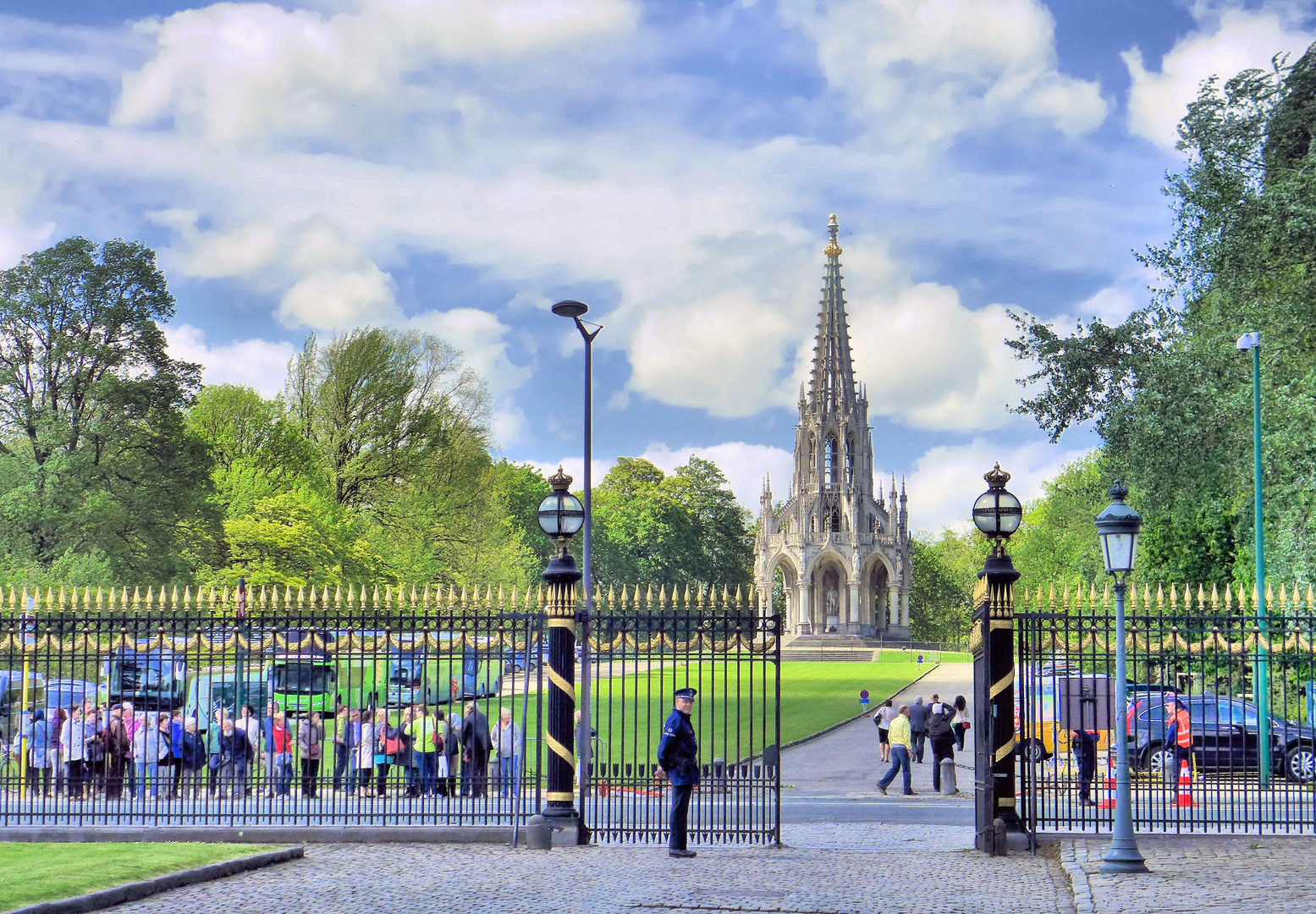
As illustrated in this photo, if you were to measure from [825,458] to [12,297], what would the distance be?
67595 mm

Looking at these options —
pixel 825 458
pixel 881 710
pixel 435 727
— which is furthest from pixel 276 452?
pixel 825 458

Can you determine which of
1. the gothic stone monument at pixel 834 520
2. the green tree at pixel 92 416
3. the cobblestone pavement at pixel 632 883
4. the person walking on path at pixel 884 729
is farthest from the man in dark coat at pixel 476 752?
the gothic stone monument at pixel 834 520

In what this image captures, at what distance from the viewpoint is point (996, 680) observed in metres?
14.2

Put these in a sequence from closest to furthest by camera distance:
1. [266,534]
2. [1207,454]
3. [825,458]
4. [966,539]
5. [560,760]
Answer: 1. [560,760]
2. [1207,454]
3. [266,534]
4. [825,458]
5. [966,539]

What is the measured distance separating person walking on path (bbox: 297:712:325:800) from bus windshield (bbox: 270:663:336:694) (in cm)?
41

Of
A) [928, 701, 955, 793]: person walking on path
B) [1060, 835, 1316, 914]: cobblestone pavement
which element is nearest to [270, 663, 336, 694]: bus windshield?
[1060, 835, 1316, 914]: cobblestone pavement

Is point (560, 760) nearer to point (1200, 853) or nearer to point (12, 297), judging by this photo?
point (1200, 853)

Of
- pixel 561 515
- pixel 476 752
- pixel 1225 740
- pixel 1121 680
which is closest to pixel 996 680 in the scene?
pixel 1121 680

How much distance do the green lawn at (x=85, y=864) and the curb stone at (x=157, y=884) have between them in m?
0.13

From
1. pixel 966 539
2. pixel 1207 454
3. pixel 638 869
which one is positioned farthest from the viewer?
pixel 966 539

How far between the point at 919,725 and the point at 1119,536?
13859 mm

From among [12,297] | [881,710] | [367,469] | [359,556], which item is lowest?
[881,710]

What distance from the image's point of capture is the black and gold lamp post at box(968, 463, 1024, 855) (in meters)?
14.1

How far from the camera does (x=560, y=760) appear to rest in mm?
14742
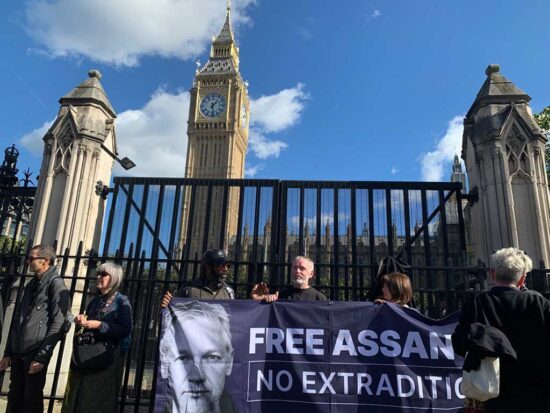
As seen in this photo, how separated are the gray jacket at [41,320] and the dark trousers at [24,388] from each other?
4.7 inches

• Problem requirements: Restate the records word for word, omitting images.

• Answer to the task:
As illustrated in this photo, if you were to measure from [825,458] to [12,297], what would the distance be?
67595 mm

Looking at these options —
pixel 825 458
pixel 881 710
pixel 435 727
— which is furthest from pixel 276 452?
pixel 825 458

Can you determine which of
1. the gothic stone monument at pixel 834 520
2. the green tree at pixel 92 416
3. the cobblestone pavement at pixel 632 883
4. the person walking on path at pixel 884 729
is farthest from the man in dark coat at pixel 476 752?
the gothic stone monument at pixel 834 520

In what this image captures, at what distance from the viewpoint is point (996, 680) observed in metres?
14.2

Put these in a sequence from closest to furthest by camera distance:
1. [266,534]
2. [1207,454]
3. [825,458]
4. [966,539]
5. [560,760]
Answer: 1. [560,760]
2. [1207,454]
3. [266,534]
4. [825,458]
5. [966,539]

What is the measured distance separating person walking on path (bbox: 297:712:325:800) from bus windshield (bbox: 270:663:336:694) (in cm)?
41

Of
A) [928, 701, 955, 793]: person walking on path
B) [1060, 835, 1316, 914]: cobblestone pavement
which element is nearest to [270, 663, 336, 694]: bus windshield?
[1060, 835, 1316, 914]: cobblestone pavement

Is point (560, 760) nearer to point (1200, 853) or nearer to point (12, 297), judging by this photo?
point (1200, 853)

Of
- pixel 561 515
- pixel 476 752
- pixel 1225 740
- pixel 1121 680
which is closest to pixel 996 680 in the scene?
pixel 1121 680

How much distance do the green lawn at (x=85, y=864) and the curb stone at (x=157, y=884) have between them in m?
0.13

From
1. pixel 966 539
2. pixel 1207 454
3. pixel 638 869
which one is positioned farthest from the viewer?
pixel 966 539

How far between the point at 919,725 and the point at 1119,536?
13859 mm

From among [12,297] | [881,710] | [367,469] | [359,556], which item is lowest?
[881,710]

What distance from the image's point of capture is the black and gold lamp post at box(968, 463, 1024, 855) (in meters)?
14.1

How far from the camera does (x=560, y=760) appear to rest in mm?
14742
As seen in this photo, how separated are the gray jacket at [41,320] and the dark trousers at [24,388] from each other?
4.7 inches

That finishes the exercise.